Questions to answer -
**a.** In the ablation device description, which gas is given as an example of the warming substrate?
**b.** Resume the ablation device description, starting right after its final sentence.

Selected text -
* * * * * * *
FIG. 24 is a schematic view of yet another ablation system, according to a further embodiment.

FIG. 25 is a perspective view of the ablation pad of FIG. 24 positioned against a patient's heart, according to one embodiment.

FIG. 26 is a side view of the ablation pad of FIG. 25 positioned against the patient's heart, according to one embodiment.

FIG. 27 is a side view of a known ablation pad or balloon.

FIG. 28A is a perspective, cross-sectional view of an ablation device, according to one embodiment.

FIG. 28B is a side, cross-sectional view of the ablation device of FIG. 28A during construction, according to one embodiment.

FIG. 28C is a perspective view of the channels of the ablation device of FIG. 28A, according to one embodiment.

FIG. 29 is a schematic view of a further ablation system, according to another embodiment.

FIG. 30 is a perspective view of an insulation tube, according to one embodiment.

FIG. 31 is a perspective view of an insulation tube set, according to another embodiment.

DETAILED DESCRIPTION

Discussed herein are various ablation devices and related systems and methods for ablating tissue surfaces, including, for example, large and/or generally flat tissue surfaces. Certain embodiments relate to systems and devices that can ablate the entirety or majority of an exterior wall of a patient's heart (including for example, an exposed segment of the posterior wall of the left atrium or the free wall of the right atrium) safely, quickly and effectively. Further, in certain implementations, the devices utilize cryoablation. Further, according to certain embodiments, the target tissue surfaces are being actively and naturally warmed by a significant heat sink in the form of internal flowing blood, and the various ablation devices herein are configured to overcome that heat sink.

Certain embodiments as described in further detail herein are cryoablation systems and/or devices that have a freezing mechanism for ablation of the target tissue. Such systems have extremely cold gas that is passed into an ablation structure that then contacts living tissue such that heat is extracted from the tissue and ice forms inside the tissue's cells, which causes cell death. In one specific exemplary embodiment as shown in FIG. 1, a cryoablation system 100 has an ablation and insulation pad 1 (referred to herein as simply “ablation pad” or “pad”), such that the system 100 delivers coolant (also referred to as “cooling substrate”) in the form of ultra-cold gas to the pad 1 for ablation of target tissue. The system 100 as shown has two pressurized cylinders of gas 2 that provide the cooling substrate. In one embodiment, the coolant gas is argon, nitric oxide, or helium. Further, the gas cylinders 2 can also provide a warming substrate in the form of a different gas to be supplied to the pad 1 after application of the cold gas, as will be described in additional detail below. For example, the warming substrate can be helium. Alternatively, the system 100 can have only one cylinder 2. In a further alternative, the system 100 can have three or more cylinders. In the system 100, the gas generally flows in the direction indicated by arrows 8.
* * * * * * *
Dataset content -

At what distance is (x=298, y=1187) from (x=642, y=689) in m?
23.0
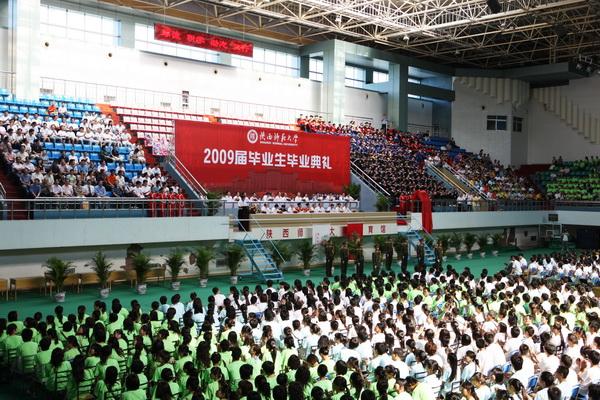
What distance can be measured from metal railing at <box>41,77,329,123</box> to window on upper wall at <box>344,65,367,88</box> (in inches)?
230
* * * * * * *
Task answers -
**a.** Helium.

**b.**
In one embodiment, standard manifolds with check-valves 3 are coupled to the cylinders 2 and are used for safety and containment purposes. When opened, the valves 3 allow the coolant to flow through a pressure regulator 4 and then through high-pressure valve 5. According to certain embodiments, a temperature sensor or monitor 6 is disposed downstream from the high pressure valve 5 to monitor the temperature of the coolant flowing therethrough. The cooling substrate is typically around room temperature (around 20 degrees Centigrade) at this point in the system 100.

Continuing with FIG. 1, downstream from the temperature sensor 6 is a flowmeter 7, which gauges the rate of flow of the cooling substrate at this point in the system 100. Typically, according to certain embodiments, the flow rate of the cooling substrate is 1 gram/second at this point in the system 100. From the flowmeter 7, the substrate flows, according to one embodiment, into a substrate cooler (also referred to as a “chiller” or “pre-chiller”) 12. In one embodiment, the substrate cooler 12 is an immersion chiller 12. In more specific embodiments, the immersion chiller 12 is a vacuum dewar 12 containing a volume of heat transfer fluid 13, with an immersion probe 10 disposed therein. In one example, the heat transfer fluid 13 is Novec 7000™, which is commercially available from 3M. In this implementation as shown in FIG. 1, the immersion probe 10 is powered by a commercially-available electrically-powered immersion probe cooler 9 that is connected to the probe 10. In one embodiment, the probe cooler 9 is the IP-100 Low Temperature Cooler™, which is available from Polyscience. Alternatively, the probe cooler 9 can be any known cooler. The cooling substrate flows though tubing 11 that extends into the chiller 12 and is coiled around the immersion probe 10. The positioning of the tubing 11 around the probe 10 results in the probe 10 causing the temperature of the coolant gas in the tubing 11 to drop, thereby resulting in the substantial cooling of the cooling substrate. In one implementation, the probe 10 reaches a temperature of −100° C. Alternatively, any known gas cooling or chilling device can be used as the substrate cooler 12.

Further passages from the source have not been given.